Het klassieke vrijstaande vaste landingsgestel met staartwiel zorgde voor een goede bodemstabiliteit. Een hoofdlandingsgestel was in knopen gemonteerd op rondhouten nr. 1 op de kruising van het middengedeelte met de uiterste delen van de vleugels. KPZ-veerpoten vervaardigd door Kronprinz, eindigend in een vork rond het wiel, hadden veerdemping met oliedemping. Het hoofdlandingsgestel was geprofileerd met stroomlijnkappen gemaakt van glad duraluminium met een karakteristieke vorm, wat een van de onderscheidende kenmerken is van het Stuka-vliegtuig. De wielen waren voorzien van middendruk banden van 840 x 300 mm. De aanbevolen bandenspanning zou 0,25 MPa zijn. Het remsysteem bestond uit hydraulische trommelremmen. De vloeistof werd gebruikt voor het remsysteem.

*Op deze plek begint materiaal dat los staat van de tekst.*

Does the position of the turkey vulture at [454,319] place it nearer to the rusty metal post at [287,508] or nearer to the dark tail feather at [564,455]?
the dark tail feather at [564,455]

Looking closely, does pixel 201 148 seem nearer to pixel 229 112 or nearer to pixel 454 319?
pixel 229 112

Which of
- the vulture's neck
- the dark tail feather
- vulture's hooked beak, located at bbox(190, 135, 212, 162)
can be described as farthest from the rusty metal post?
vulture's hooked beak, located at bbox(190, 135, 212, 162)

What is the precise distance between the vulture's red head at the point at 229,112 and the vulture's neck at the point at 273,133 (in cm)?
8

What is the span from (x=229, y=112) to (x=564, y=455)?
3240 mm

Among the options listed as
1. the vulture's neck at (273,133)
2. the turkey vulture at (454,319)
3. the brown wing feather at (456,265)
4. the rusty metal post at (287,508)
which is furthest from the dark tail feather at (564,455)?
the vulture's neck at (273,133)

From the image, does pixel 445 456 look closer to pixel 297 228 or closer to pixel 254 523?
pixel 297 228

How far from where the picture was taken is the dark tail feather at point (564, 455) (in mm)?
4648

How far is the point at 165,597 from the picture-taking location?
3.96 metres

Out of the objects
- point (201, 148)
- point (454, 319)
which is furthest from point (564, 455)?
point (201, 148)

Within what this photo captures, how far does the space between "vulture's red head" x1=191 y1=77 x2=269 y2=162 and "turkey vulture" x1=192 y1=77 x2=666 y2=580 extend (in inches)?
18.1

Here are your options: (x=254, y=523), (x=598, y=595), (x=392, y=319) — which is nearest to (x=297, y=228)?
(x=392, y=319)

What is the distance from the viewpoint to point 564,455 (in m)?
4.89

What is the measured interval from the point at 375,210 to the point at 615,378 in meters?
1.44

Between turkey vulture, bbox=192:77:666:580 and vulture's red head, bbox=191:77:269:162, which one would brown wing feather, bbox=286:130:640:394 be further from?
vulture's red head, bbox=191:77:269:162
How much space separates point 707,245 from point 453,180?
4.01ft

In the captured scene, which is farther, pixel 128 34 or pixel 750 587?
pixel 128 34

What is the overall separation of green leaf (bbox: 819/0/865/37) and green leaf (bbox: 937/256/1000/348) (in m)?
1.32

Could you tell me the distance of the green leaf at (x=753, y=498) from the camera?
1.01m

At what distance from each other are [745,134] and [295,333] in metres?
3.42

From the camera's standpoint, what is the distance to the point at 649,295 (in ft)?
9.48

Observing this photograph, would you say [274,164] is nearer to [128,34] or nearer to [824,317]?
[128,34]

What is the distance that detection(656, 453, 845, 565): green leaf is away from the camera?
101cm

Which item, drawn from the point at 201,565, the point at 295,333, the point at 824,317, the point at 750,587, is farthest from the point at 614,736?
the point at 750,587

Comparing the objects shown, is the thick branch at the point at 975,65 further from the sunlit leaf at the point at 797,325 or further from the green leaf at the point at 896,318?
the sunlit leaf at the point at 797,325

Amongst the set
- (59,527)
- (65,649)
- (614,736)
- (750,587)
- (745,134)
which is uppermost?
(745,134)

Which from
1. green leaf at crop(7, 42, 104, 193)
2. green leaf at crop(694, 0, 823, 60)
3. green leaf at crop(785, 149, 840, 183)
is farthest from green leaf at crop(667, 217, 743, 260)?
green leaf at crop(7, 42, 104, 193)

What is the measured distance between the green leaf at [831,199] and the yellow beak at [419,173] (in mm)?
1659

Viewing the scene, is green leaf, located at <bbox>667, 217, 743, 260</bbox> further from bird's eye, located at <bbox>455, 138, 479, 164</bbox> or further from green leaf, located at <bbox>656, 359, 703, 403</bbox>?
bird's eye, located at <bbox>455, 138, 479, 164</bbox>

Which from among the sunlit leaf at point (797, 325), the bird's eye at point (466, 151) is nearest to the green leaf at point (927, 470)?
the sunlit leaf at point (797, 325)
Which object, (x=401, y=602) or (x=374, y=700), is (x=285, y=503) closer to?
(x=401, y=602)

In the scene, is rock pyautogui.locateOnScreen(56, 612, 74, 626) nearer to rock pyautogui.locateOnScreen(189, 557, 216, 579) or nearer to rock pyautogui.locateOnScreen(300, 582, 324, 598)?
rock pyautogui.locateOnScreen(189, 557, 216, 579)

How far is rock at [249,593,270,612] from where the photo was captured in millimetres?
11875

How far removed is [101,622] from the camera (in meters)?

rem fl-Drukel. Het vaste staartwiel, gemonteerd op de Kronprinz-scheenvork, had veerdemping en was bevestigd aan een horizontaal frame tussen verticale ribben nr. 15 en 16. De schacht van het staartwiel was ingebed in een speciale doos, waardoor 360 ° rotatie mogelijk was. Op de velg werd een band gemonteerd met afmetingen van 380 x 150 mm met een aanbevolen druk van 3 tot 3,5 atm. Tijdens het opstijgen, vliegen en landen kon het staartwiel in een bepaalde positie worden vergrendeld met behulp van een vanuit de cockpit bediende kabel. Na elke 500 vluchten werd een algemene technische inspectie van het landingsgestel aanbevolen. Ingebouwde noodslip om de achterkant van de romp te beschermen bij een noodlanding.